Periodic Reporting for period 1 - INSPIRE (European Centre of Excellence on Inclusive Gender Equality in Research & Innovation: Creating Knowledge & Engaging in Collaborative Action)

Reporting period: 2022-10-01 to 2023-09-30

INSPIRE aims to be Europe's sustainable Centre of Excellence, globally renowned for the quality of its research and analysis produced on inclusive gender equality in research and innovation. It brings together cutting-edge knowledge, ambitious policy approaches, and innovative practices to provide a gateway for scholars, equality experts, practitioners and trainers to connect and share resources, co-create new ones, and link strategically with public and private institutions to benefit the European Research Area. INSPIRE's ambitious research programme develops new, relevant indicators for inclusive GEP development, conducts a GEP monitoring survey throughout Europe whilst identifies key configurations of GEP success and failure. INSPIRE counts on 4 Knowledge & Support Hubs (KSHs) led by leading academics and renowned practitioners throughout Europe to develop cutting edge knowledge on sustaining change, widening participation, intersectionality and fostering innovation and change in the private sector.
This initial stage has been of particular importance in building the up the foundations of the project principally through Strategic Analysis (WP2). This includes scoping the literature in our main thematic areas, carrying out a national expert questionnaire, mapping both current and potential experts and stakeholders, establishing a robust system for ensuring the quality of knowledge production and support mechanisms, defining key concepts essential to the project's scope, constructing strategic research guidance that incorporates feminist principles, pedagogy, open science/innovation, and decolonial approaches as well as developing a Policy Brief on Inclusive GEPs from an intersectional perspective. We have also made significant progress in establishing the methodological foundations for two key components of the project. This phase has also entailed recruiting experts to each of the KSHs as well as developing strategies for approaching and selecting Communities of Practice.
Building on the scoping literature reviews that we carried out we can identify the main results to date:

Sustaining Change:
Despite the policy approach of structural change for gender equality in R&I organisations, progress in achieving gender balance and equity mirrors organisations in other sectors, and can be described as slow at best. Schneider and Somers, (2006) identify how change in organisations and institutions must be seen as dynamic and multi-directional, so organisational change requires the rewiring of institutional practices (Nicolini, 2019) both from the bottom up and from top down.

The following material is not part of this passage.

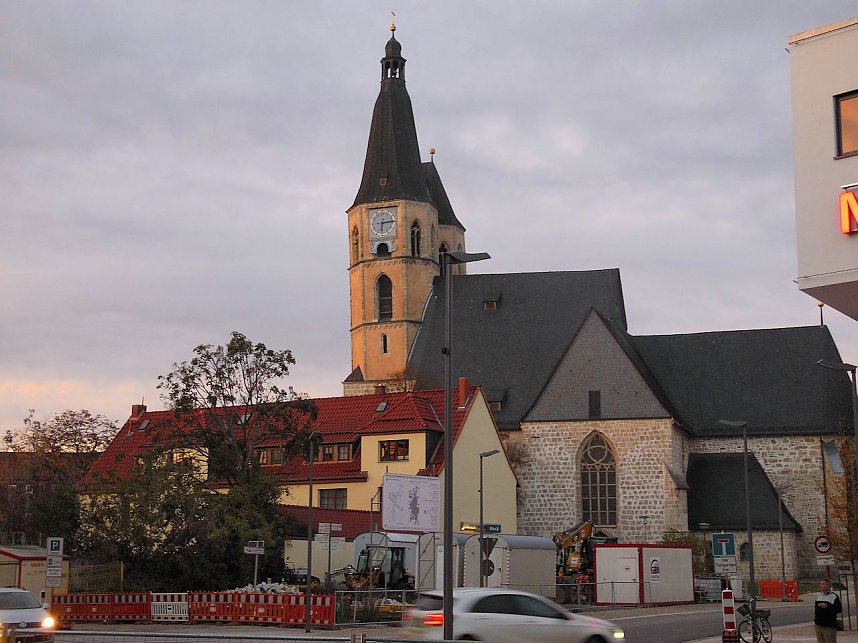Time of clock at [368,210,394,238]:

Geographically context-sensitive equality policies:
Geographic inclusiveness as conceived by INSPIRE consists of a comprehensive approach to build inclusive gender equality policies considering specificities of social and political contexts and building on past experiences and practices, including those situated outside Western and Eurocentric genealogies of knowledge.

Intersectionality:
Intersectional policies in R&I organisations aim to address inequalities and discrimination that occur on multiple, intersecting axes including but not limited to gender, race, ethnicity, ability, age and sexual orientation and that operate on different levels. The focus is on exposing the interlocking systems of oppression and privilege that exist not only on the individual and interpersonal level but also on the level of systemic processes and social structures a focus on how classism, ableism, racism (not race), etc., are interlocked and how these and other systems of sameness and difference relate to power, and mutually reinforce each other.

Inclusive gendered innovations:
Gendered Innovations are those innovations in which the gender dimension is integrated into all aspects of the R&D process. Despite the great strides that gendered innovations have made in terms of integrating the sex- and gender-based analysis in research content, academic innovation research still leans very heavily on male perspectives (Henry et al 2016) whilst it tends to address men’s rather than women’s needs.